Directions for this task = An exact copy of every record is needed.

--- START Records to process ---

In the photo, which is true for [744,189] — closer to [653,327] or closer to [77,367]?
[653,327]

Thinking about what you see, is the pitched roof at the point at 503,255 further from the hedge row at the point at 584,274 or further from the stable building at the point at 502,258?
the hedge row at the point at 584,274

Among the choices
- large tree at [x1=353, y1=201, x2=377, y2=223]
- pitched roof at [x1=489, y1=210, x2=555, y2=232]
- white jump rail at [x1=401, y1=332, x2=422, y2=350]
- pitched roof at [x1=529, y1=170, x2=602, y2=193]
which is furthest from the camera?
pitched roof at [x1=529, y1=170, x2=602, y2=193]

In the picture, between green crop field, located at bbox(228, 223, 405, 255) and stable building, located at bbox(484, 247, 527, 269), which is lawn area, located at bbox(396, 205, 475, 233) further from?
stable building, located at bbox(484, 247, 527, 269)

--- END Records to process ---

Problem solution =
In the photo, which is true for [744,189] — closer to [653,327] or closer to [77,367]?
[653,327]

Thinking about what you see, is the pitched roof at the point at 503,255 further from the hedge row at the point at 584,274 or further from the stable building at the point at 502,258?
the hedge row at the point at 584,274

Among the choices
- large tree at [x1=353, y1=201, x2=377, y2=223]
- pitched roof at [x1=489, y1=210, x2=555, y2=232]
- white jump rail at [x1=401, y1=332, x2=422, y2=350]
- pitched roof at [x1=529, y1=170, x2=602, y2=193]
which is furthest from the camera?
pitched roof at [x1=529, y1=170, x2=602, y2=193]

In the picture, between green crop field, located at bbox(228, 223, 405, 255) and stable building, located at bbox(484, 247, 527, 269), which is lawn area, located at bbox(396, 205, 475, 233) further from?
stable building, located at bbox(484, 247, 527, 269)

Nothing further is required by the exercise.